● **Исходный текст**
Рада, что Вы на посту. Благодаря Вашим стараниям работа над архивами идет полным ходом.

Желаю успеха.

С уважением Л.Н.Повзикова».

 На скорбную весть откликнулся и академик Российской академии образования, мой ближайший друг и учитель, Борис Михайлович Бим-Бад, которому я сразу переслал, в числе других знавших Апраушева людей, свою переписку с Лидией Николаевной по поводу его смерти:

 «Дорогие коллеги! Помню Альвина Валентиновича бодрым, всегда готовым перейти от улыбки к смеху, трудягу. Я написал рецензию на его учебник и опубликовал в «Советской педагогике». Несколько лет назад позвонил ему, чтобы поздравить с его днём рождения. Как же он обрадовался. Много созидательного и доброго совершил дорогой Апраушев. Помню, ценю, надеюсь увидеться с ним там — за горизонтом.

Ваш БББ».

 «Дорогая Лидия Николаевна!

Я сообщил о смерти Олега Валентиновича Галине Константиновне Епифановой, директору детдома.

Надеюсь, оттуда кто-то будет на прощании.

Юлия Майорова тут на летней школе, сказала мне вчера, что ездила к Вам работать над архивом. Очень рад, я десять лет никак не мог сдвинуть с места эту колымагу, Апраушев мечтал о музее, теперь он существует при детдоме. И вообще с появлением фонда «Со-единение» колымага эта наконец-то заскрипела. Апраушев был бы счастлив, он огорчался, что мне никак не удавалось её сдвинуть…

Держитесь, пожалуйста, спасибо Вам за заботу о Нём.

Ваш А.В.Суворов».

 «Уважаемый Александр!

Спасибо за заботу. На проводы приехали сотрудницы д/д, которые работали с А.В., отец Антона, у которого Альвин был гуверменом.

С уважением, Повзикова Л.Н.»

 2

 Альвин Валентинович Апраушев родился 25 января 1930. В 1943 году подросток убежал на фронт, и в прифронтовой неразберихе подорвался на мине, лишился правой ноги. Всю оставшуюся жизнь — на протезе. Но не знавшие об этом и не догадывались ни о чём: в молодости он на этом протезе даже танцевал, и до глубокой старости катался летом на велосипеде, зимой — на лыжах.

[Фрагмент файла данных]
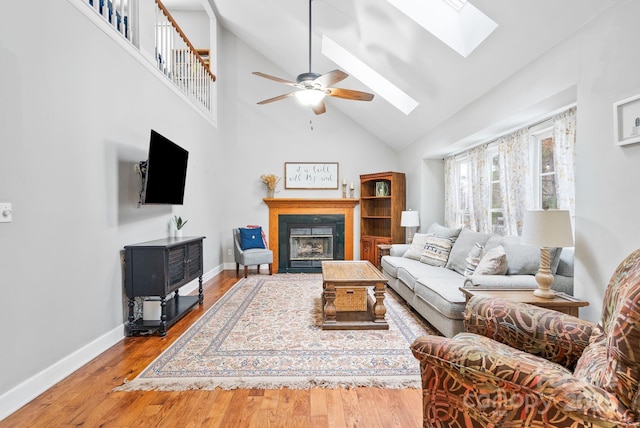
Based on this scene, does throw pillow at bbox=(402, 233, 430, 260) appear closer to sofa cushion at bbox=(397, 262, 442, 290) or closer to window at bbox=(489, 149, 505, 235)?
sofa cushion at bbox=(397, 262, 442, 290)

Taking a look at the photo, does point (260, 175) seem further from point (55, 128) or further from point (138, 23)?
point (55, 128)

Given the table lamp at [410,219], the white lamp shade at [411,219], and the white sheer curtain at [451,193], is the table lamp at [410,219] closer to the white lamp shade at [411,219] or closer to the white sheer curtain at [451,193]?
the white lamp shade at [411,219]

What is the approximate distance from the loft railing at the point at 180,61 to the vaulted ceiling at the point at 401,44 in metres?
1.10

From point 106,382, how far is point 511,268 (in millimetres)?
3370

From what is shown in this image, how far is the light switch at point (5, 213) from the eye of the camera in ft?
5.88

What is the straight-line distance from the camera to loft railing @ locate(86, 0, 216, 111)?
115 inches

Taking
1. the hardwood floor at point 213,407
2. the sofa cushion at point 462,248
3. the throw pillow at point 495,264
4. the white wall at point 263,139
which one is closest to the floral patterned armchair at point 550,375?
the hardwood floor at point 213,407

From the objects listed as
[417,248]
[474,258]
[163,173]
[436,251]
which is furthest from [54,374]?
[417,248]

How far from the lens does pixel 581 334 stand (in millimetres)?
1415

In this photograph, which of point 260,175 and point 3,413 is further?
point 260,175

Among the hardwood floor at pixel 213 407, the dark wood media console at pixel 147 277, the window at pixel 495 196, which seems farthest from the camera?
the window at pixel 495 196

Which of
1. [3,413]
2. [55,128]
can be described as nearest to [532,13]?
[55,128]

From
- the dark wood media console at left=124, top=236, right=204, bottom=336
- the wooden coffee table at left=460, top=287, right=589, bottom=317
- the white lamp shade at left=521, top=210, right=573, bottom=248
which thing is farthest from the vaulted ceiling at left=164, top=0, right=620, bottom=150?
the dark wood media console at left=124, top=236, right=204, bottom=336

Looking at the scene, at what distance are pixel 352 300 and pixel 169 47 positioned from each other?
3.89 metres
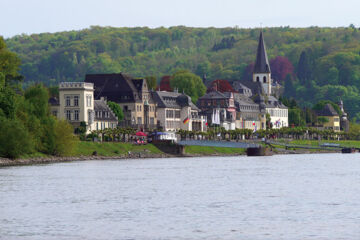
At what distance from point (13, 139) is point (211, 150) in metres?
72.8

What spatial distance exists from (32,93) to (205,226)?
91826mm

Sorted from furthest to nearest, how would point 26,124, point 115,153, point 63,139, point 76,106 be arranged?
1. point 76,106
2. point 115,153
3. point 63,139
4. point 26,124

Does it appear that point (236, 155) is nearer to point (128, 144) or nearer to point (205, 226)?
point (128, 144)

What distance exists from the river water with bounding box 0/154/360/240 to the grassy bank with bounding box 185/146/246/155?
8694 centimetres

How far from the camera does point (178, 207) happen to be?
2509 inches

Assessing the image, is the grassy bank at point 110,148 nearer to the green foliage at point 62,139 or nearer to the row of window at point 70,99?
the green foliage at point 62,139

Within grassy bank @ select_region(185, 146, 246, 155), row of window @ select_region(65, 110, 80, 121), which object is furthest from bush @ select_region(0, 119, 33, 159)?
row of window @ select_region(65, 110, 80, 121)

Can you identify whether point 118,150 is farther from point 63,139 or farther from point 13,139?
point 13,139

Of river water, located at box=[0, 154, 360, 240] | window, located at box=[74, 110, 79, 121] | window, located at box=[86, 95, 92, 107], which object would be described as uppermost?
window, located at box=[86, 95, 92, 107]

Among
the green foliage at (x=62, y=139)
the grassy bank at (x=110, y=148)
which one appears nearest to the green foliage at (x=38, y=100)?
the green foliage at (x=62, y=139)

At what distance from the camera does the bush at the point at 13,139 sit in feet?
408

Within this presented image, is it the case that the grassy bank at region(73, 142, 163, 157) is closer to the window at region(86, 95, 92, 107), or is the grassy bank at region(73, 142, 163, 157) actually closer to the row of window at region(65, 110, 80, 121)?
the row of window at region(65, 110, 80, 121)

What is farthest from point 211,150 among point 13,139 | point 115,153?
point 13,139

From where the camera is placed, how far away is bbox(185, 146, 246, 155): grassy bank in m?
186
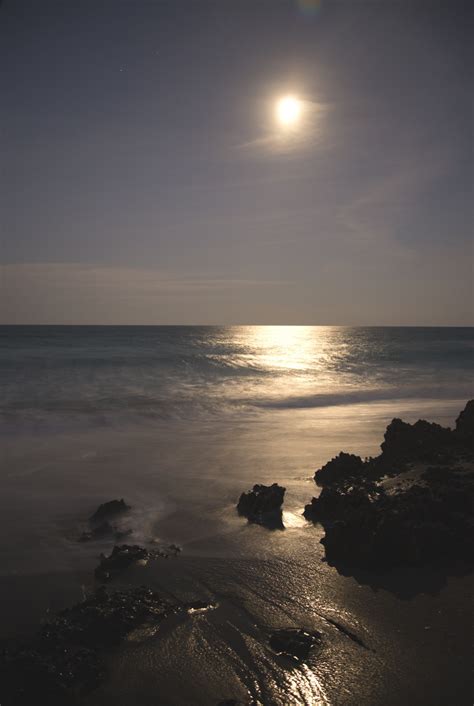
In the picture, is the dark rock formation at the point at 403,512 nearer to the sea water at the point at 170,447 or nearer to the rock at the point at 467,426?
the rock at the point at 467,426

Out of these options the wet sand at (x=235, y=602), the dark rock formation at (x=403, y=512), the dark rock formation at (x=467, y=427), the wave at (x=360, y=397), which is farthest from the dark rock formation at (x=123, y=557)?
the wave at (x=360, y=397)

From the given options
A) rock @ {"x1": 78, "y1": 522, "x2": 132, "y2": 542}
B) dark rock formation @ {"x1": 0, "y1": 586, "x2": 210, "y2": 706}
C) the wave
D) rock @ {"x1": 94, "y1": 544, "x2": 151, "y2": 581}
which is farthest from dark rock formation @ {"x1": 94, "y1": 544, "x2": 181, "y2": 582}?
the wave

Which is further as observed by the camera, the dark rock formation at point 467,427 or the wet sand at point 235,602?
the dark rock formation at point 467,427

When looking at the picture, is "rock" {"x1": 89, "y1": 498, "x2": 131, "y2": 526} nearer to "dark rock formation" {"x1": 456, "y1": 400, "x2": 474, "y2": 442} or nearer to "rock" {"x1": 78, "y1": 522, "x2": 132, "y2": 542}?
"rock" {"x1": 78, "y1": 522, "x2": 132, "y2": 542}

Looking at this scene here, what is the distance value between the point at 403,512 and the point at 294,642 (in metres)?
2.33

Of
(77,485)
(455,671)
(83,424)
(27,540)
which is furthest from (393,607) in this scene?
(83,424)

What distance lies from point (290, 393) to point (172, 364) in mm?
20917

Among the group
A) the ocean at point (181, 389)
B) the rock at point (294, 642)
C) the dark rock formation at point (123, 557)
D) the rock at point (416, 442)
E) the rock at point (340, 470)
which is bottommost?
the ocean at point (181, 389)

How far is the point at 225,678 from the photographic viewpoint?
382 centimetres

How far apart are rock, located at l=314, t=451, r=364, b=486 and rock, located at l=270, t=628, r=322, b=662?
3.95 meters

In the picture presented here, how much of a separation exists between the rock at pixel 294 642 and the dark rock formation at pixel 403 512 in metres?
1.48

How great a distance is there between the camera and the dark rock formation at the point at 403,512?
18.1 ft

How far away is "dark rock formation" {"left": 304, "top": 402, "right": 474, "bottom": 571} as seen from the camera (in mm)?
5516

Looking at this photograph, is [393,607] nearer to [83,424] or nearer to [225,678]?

● **Задачи работы**
- 1) В каком году, согласно тексту об Апраушеве, он подростком убежал на фронт?
- 2) Перепишите дословно отрывок из текста об Апраушеве: от слов «Я сообщил о» до слов «заботу о Нём.» включительно.
Записи к этой работе отношения не имеют.

● **Итоговые ответы**
- 1) В 1943 году.

- 2)
Я сообщил о смерти Олега Валентиновича Галине Константиновне Епифановой, директору детдома.

Надеюсь, оттуда кто-то будет на прощании.

Юлия Майорова тут на летней школе, сказала мне вчера, что ездила к Вам работать над архивом. Очень рад, я десять лет никак не мог сдвинуть с места эту колымагу, Апраушев мечтал о музее, теперь он существует при детдоме. И вообще с появлением фонда «Со-единение» колымага эта наконец-то заскрипела. Апраушев был бы счастлив, он огорчался, что мне никак не удавалось её сдвинуть…

Держитесь, пожалуйста, спасибо Вам за заботу о Нём.